| TEXT PROVIDED |
____________________
The exam’s Comprehension Text

       [1] Fatmire Bajramaj and her family ran away from Kosovo to Germany during the war in the early 1990s. She began playing football at the age of six without her father’s knowledge or permission. At first, she played after school with her older brother. Secretly, she joined a club team, using equipment that she borrowed from a team-mate. “My father wanted me to be a singer or an actress,” Fatmire Bajramaj, who is known as Lira, said. “He told me that football was for men, not for women.” Yet today, at 23, Lira is a midfielder on the German women’s national team.

       [2] In Germany, a third of all children are born to immigrant families, and the issue of integration has become an urgent political concern. Heike Ullrich, the head of women’s football federation in Germany, said “football is for everybody, men, women, black, white, all races and religions. Everyone should have a chance to come in contact with the ball. It unites people.”
____________________
| MATERIAL FOR THIS EXERCISE |
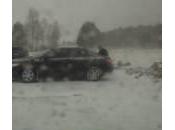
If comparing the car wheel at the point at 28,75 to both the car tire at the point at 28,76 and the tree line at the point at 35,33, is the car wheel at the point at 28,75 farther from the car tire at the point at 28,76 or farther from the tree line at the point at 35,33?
the tree line at the point at 35,33

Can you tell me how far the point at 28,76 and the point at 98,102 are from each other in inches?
13.4

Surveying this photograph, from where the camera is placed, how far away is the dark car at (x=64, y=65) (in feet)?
4.03

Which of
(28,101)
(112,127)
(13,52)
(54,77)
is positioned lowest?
(112,127)

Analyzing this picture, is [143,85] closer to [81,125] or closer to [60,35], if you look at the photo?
[81,125]

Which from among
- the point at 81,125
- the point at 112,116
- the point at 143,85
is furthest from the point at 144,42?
the point at 81,125

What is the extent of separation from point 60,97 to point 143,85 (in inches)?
15.1

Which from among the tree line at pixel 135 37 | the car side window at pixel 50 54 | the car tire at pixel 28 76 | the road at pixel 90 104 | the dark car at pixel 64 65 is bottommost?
the road at pixel 90 104

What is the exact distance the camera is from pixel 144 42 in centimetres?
124

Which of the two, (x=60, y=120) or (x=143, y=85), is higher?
(x=143, y=85)

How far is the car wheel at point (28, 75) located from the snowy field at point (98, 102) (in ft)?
0.09

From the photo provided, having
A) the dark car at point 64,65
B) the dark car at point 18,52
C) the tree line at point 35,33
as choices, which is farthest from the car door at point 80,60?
the dark car at point 18,52

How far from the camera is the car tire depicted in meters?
____________________
| WHAT TO DO |
(A) According to the comprehension text, at what age did Fatmire Bajramaj begin playing football?
(B) Retype, without any change, the part of the rows that opens with the line containing "How far is the" and runs through the end of the rows.

| SOLVED TASKS |
(A) She began playing at the age of six.

(B)
How far is the car wheel at point (28, 75) located from the snowy field at point (98, 102) (in ft)?
0.09

From the photo provided, having
A) the dark car at point 64,65
B) the dark car at point 18,52
C) the tree line at point 35,33
as choices, which is farthest from the car door at point 80,60?
the dark car at point 18,52

How far from the camera is the car tire depicted in meters?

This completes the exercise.